> **SELECTION**
>> start

Reaction Mechanisms

Question 1

What is an elementary process?

Answer 1

• It expresses how molecules or ions react with each other at the molecular level, not the overall reaction.
• A series of elementary processes makes up a reaction mechanism
• Based on numbers of molecules involved in the elementary step, there are three kinds of elementary steps: unimolecular process, bimolecular process, and trimolecular process.

Question 2

How do you write the rate law for an elementary process?

Answer 2

• The exponent for the concentration is the same as the coefficient in the chemical equation for that elementary process
  
  • Ex: 2NO₂ –> NO₃ + NO
  • rate = k[NO₂]²
• (And if we don’t have the chemical equation for the elementary process, we need to get it experimentally.)

Question 3

What is a rate-determining step?

(aka rate-limiting step)

Answer 3

• It’s the slow step in a mechanism. The reaction can’t go any faster.
• The order for the rate-determining step is the same as the order of the overall reaction
  
  • So the rate law for the rate-determining step is directly related to the rate law for the overall reaction

Question 4

What is a reaction mechanism?

>> end

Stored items

>> start

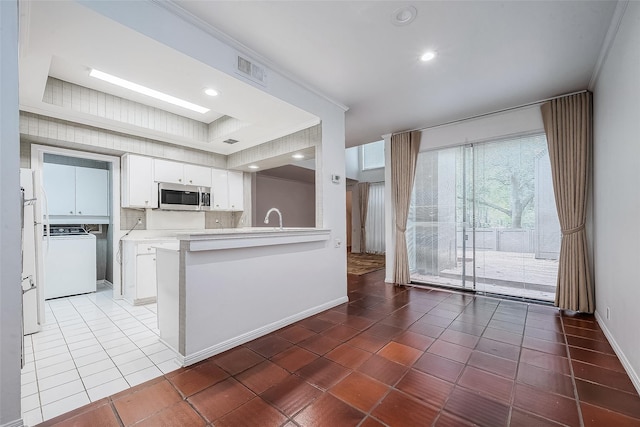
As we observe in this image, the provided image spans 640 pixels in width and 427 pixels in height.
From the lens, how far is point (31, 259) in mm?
2734

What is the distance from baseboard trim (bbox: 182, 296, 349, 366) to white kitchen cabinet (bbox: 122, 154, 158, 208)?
281 centimetres

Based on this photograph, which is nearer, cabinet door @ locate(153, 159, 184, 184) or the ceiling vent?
the ceiling vent

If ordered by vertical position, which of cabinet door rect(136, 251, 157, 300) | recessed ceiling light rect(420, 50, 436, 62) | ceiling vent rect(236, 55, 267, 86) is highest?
recessed ceiling light rect(420, 50, 436, 62)

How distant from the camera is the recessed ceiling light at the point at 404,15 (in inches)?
77.8

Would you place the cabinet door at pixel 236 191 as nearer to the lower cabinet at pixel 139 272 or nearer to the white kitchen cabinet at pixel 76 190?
the lower cabinet at pixel 139 272

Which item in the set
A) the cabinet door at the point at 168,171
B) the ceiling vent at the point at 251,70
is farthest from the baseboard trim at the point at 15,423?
the cabinet door at the point at 168,171

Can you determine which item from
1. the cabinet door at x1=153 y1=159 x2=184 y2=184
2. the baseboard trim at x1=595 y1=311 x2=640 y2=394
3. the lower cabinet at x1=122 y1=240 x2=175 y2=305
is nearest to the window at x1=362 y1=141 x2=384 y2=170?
the cabinet door at x1=153 y1=159 x2=184 y2=184

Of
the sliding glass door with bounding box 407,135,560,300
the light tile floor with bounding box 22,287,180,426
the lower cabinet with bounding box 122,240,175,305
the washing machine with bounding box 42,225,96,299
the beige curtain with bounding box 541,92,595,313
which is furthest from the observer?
the washing machine with bounding box 42,225,96,299

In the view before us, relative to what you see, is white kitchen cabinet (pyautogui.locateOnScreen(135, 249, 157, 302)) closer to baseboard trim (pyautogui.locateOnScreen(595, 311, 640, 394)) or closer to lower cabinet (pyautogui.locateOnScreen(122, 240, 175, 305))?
lower cabinet (pyautogui.locateOnScreen(122, 240, 175, 305))

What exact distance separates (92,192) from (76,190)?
0.21m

>> end

> **YOUR TASKS**
1: According to the text on reaction mechanisms, why is the rate law for the rate-determining step directly related to the rate law for the overall reaction?
2: Update the entries, replacing "baseboard trim" with "wall trim" and changing nothing else. Cover everything from the line containing "In the view" down to the end of the stored items, with both ends included.

> **WORKED ANSWERS**
1: The order for the rate-determining step is the same as the order of the overall reaction. The rate-determining step is the slow step in the mechanism, so the reaction can't go any faster than it.

2:
In the view before us, relative to what you see, is white kitchen cabinet (pyautogui.locateOnScreen(135, 249, 157, 302)) closer to wall trim (pyautogui.locateOnScreen(595, 311, 640, 394)) or closer to lower cabinet (pyautogui.locateOnScreen(122, 240, 175, 305))?
lower cabinet (pyautogui.locateOnScreen(122, 240, 175, 305))

What exact distance separates (92,192) from (76,190)?
0.21m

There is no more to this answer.